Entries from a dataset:
..............................
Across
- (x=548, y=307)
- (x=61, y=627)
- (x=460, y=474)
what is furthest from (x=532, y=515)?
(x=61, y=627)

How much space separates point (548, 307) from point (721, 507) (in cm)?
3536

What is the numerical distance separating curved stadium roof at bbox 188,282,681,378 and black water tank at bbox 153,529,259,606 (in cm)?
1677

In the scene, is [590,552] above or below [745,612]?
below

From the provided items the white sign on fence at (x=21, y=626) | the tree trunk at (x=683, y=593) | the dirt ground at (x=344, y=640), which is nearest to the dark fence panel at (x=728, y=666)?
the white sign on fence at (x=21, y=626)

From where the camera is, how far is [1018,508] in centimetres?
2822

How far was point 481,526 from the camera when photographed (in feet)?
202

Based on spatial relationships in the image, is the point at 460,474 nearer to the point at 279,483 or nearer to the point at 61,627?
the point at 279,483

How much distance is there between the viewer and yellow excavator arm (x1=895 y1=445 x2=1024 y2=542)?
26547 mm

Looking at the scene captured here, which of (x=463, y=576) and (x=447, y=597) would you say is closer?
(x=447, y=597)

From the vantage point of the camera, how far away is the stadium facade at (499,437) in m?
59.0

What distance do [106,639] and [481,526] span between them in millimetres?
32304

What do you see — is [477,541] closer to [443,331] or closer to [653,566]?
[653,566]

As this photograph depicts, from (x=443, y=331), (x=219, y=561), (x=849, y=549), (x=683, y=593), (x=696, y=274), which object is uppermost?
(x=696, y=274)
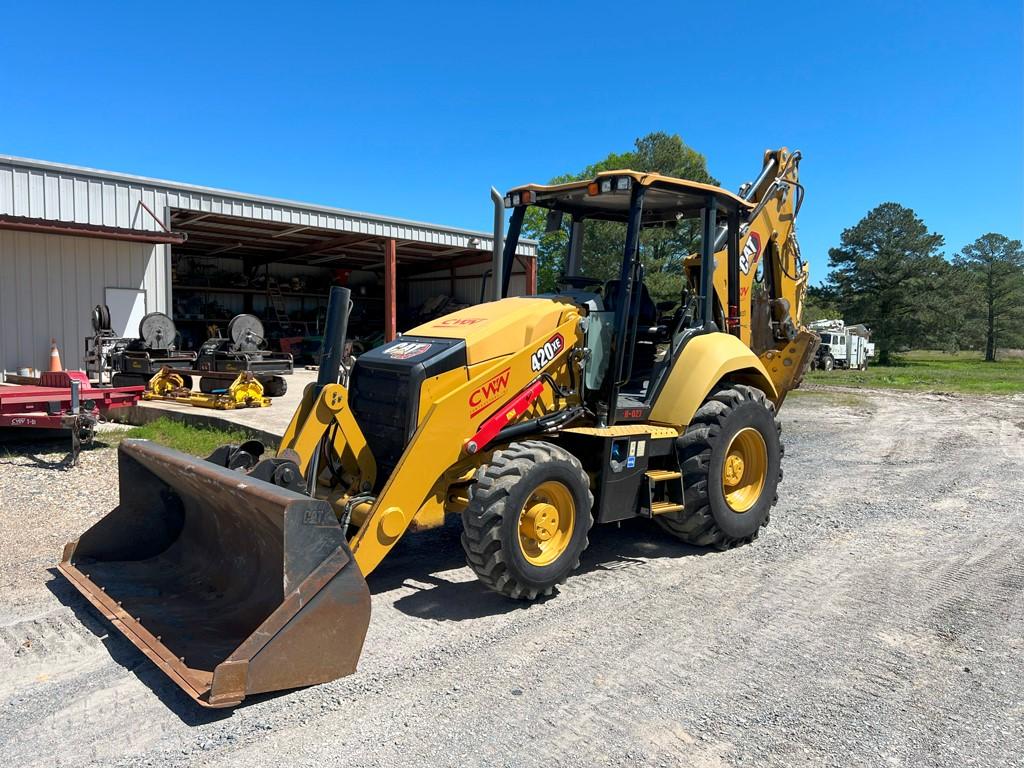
..............................
WHAT NEEDS TO BE DONE:
Reproduce the data above word for word, without the pictures.

EXPECTED ANSWER:
Across
- (x=548, y=307)
- (x=61, y=627)
- (x=460, y=474)
what is furthest from (x=532, y=515)?
(x=61, y=627)

How much space separates point (548, 307) from point (721, 507) (in cm)?
3536

What is the numerical distance separating curved stadium roof at bbox 188,282,681,378 and black water tank at bbox 153,529,259,606 (in cm)?
1677

In the scene, is [590,552] above or below [745,612]?
below

From the provided items the white sign on fence at (x=21, y=626) | the tree trunk at (x=683, y=593) | the dirt ground at (x=344, y=640), which is nearest to the dark fence panel at (x=728, y=666)?
the white sign on fence at (x=21, y=626)

From where the camera is, how far is [1018,508] in centimetres?
2822

How far was point 481,526 from the camera when photographed (in feet)?
202

Based on spatial relationships in the image, is the point at 460,474 nearer to the point at 279,483 or nearer to the point at 61,627?
the point at 279,483

How much distance is there between the viewer and yellow excavator arm (x1=895 y1=445 x2=1024 y2=542)?
26547 mm

Looking at the scene captured here, which of (x=463, y=576) and (x=447, y=597) would you say is closer?
(x=447, y=597)

From the vantage point of the camera, how far away is the stadium facade at (499,437) in m?
59.0

What distance do [106,639] and [481,526] span between them in millimetres?
32304

What do you see — is [477,541] closer to [443,331] or closer to [653,566]?
[653,566]

As this photograph depicts, from (x=443, y=331), (x=219, y=561), (x=849, y=549), (x=683, y=593), (x=696, y=274), which object is uppermost?
(x=696, y=274)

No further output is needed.